__Document text__.
— Start —

- Born: India
- Occupations: Actress, dancer, television host, choreographer
- Years active: 2007–2020
- Spouse: Ajay ​(m. 2017)​
- Parent(s): Satheesh, Sreekala

= Sonu Satheesh Kumar =

Indian actress and classical dancer

Sonu Satheesh Kumar better known by her screen name Sonu, is an Indian actress and classical dancer acting mainly in Malayalam and Tamil television serials. The TV show Vaalkkannadi rose her to fame and popularity. She is known for her roles in Sthreedhanam and Anbe Vaa.

She is a well trained Bharatanatyam and Kuchipudi dancer who has performed in several dance shows including Nishagandhi festival 2017. She hold Master's in Kuchipudi and diploma in Bharatanatyam and also conducts several dance workshops.

==Biography==
She is trained under Geetha Padmakumar, Parvathy Sasidharan and Job Thrissur in Bharatanatyam, Kuchipudi and Folk. She holds MA in Kuchipudi, Diploma in Bharatanatyam and currently pursuing doctoral degree in Kuchipudi. She has cleared UGC NET exam and is currently teaching in Sai Shivam School of Dance. She married IT engineer Ajay in 2017 at Guruvayur.

Starting her career as a television host she made her debut through popular Malayalam serial Sreeguruvayurappan and made her debut as a lead in Tamil serial Anbe Vaa. Her performance as the wicked vamp in the popular serial Sthreedhanam on Asianet made her a known figure on Malayalam TV. She also participated in a reality show Sundari Neeyum Sundaran Njaanum along with Rajesh Hebbar on Asianet.She has done a cameo appearance in 2 Harihar Nagar. She then appeared in a short film ; God Bless Nithya.

— End —

__The problem__.
According to the biography of Sonu Satheesh Kumar, where did she marry Ajay?

Spatial reasoning rows

— Start —

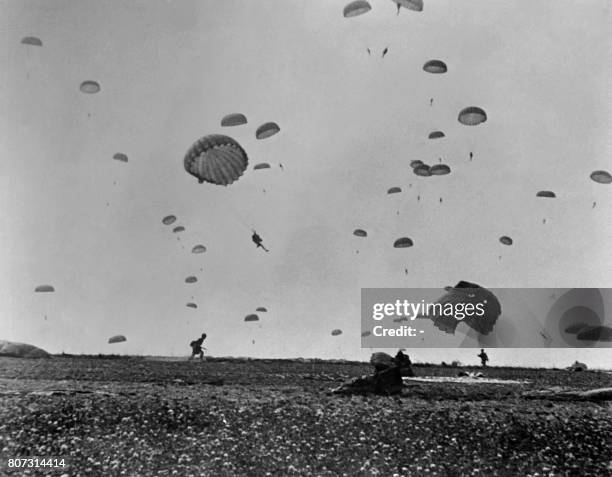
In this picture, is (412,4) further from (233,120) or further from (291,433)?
(291,433)

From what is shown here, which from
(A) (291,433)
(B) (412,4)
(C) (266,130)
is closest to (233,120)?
(C) (266,130)

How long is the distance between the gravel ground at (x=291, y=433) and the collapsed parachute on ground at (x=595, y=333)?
12.3 metres

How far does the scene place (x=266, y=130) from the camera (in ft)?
100

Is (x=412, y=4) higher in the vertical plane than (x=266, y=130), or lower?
higher

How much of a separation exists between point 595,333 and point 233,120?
65.9ft

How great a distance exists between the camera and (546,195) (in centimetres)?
3191

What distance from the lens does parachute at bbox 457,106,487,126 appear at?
29.8 m

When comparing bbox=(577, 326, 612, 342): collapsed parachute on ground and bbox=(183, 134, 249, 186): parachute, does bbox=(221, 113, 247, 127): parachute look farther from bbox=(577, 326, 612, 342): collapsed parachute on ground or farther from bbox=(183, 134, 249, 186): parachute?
bbox=(577, 326, 612, 342): collapsed parachute on ground

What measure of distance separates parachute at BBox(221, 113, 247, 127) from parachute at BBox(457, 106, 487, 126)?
31.3 feet

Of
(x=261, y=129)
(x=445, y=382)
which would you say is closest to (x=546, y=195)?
(x=445, y=382)

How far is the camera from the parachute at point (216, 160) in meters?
28.3

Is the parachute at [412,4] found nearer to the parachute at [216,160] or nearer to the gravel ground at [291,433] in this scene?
the parachute at [216,160]

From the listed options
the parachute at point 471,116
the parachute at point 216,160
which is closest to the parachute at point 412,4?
the parachute at point 471,116

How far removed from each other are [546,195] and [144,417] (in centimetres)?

— End —

__Full output__.
At Guruvayur.